Von Hariett Drack, 09.02.10, 13:36h, aktualisiert 09.02.10, 14:54h
„Ich werde Revision einlegen. Das Gericht hat einen falschen Sachverhalt zu Grunde gelegt“, erklärte der Angeklagte unmittelbar nach der Begründung seine Absicht, den Fall vom Bundesgerichtshof klären zulassen. Der Fliesenleger hatte im Juni vergangenen Jahres im Beisein der Ärzte seine im künstlichen Koma liegende Schwiegermutter angeblich von ihrem Leiden erlösen wollen und mehrere medizinische Geräte abgestellt.
Er hatte sich dabei auf eine Patientenverfügung berufen, die die 82-jährige Patientin bei ihrer Tochter, der Ehefrau des Angeklagten, hinterlegt hatte. Die Ärzte, die von dem Sterbetestament erst kurz zuvor informiert worden waren, hatten die Geräte sofort wieder eingeschaltet.

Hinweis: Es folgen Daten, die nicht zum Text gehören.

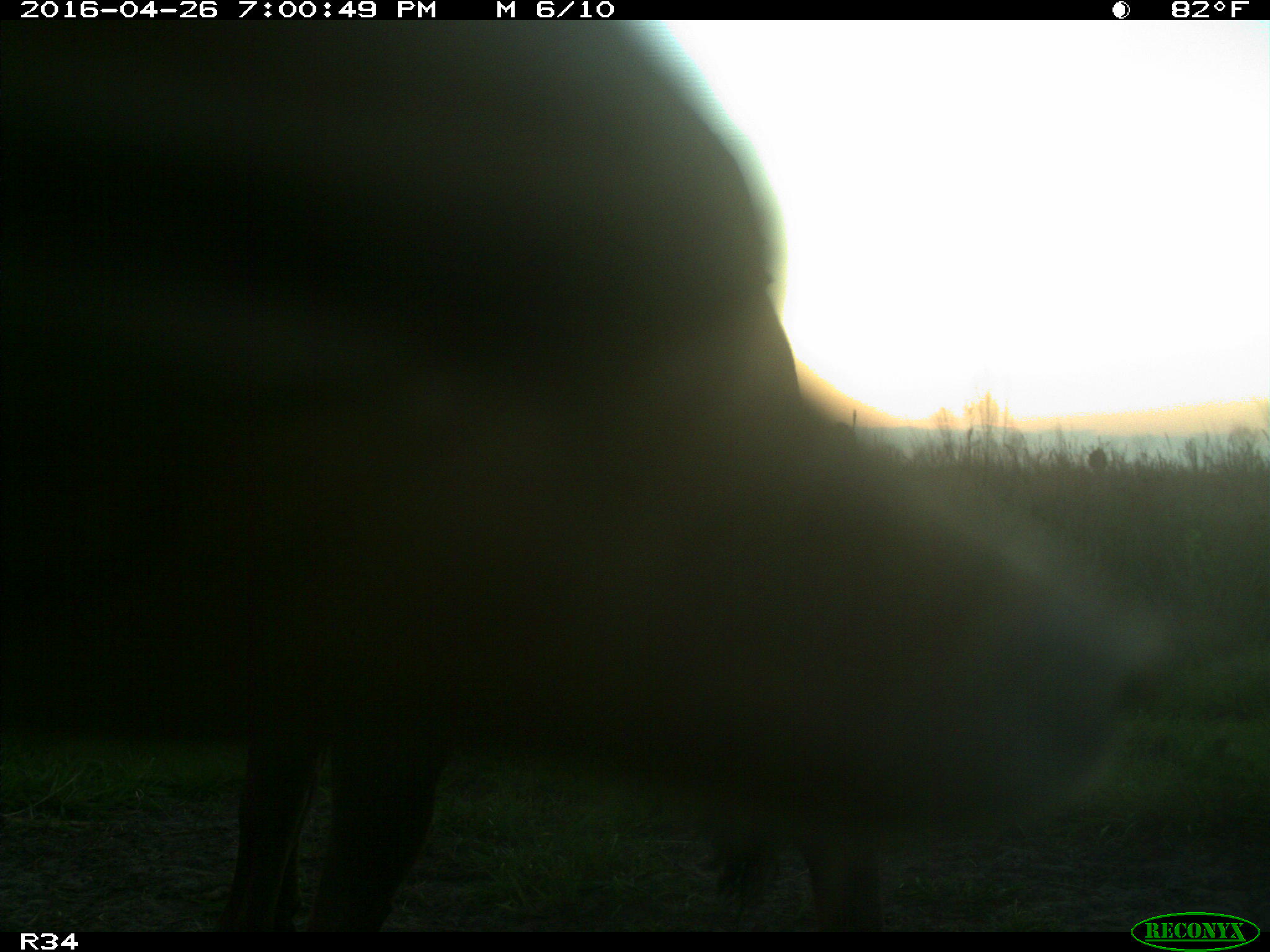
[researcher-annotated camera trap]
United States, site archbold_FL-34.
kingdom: Animalia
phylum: Chordata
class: Mammalia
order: Artiodactyla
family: Bovidae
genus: Bos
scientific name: Bos taurus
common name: domestic cow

Die Patienten war knapp vier Stunden später an den Folgen einer schweren Lungenentzündung verstorben.
Im Prozess hatte sich herausgestellt, dass der Fliesenleger die Patientenverfügung gar nicht gelesen hatte. Auch war nicht er, sondern seine Ehefrau von der Schwiegermutter als berechtigte Person aufgeführt worden. Zudem hatte die Seniorin ausdrücklich eine „aktive Sterbehilfe“ abgelehnt. Vielmehr wünschte sie in dem Dokument „keine lebensverlängernden Maßnahmen, wenn ich mich in einem unmittelbaren Sterbeprozess befinde“.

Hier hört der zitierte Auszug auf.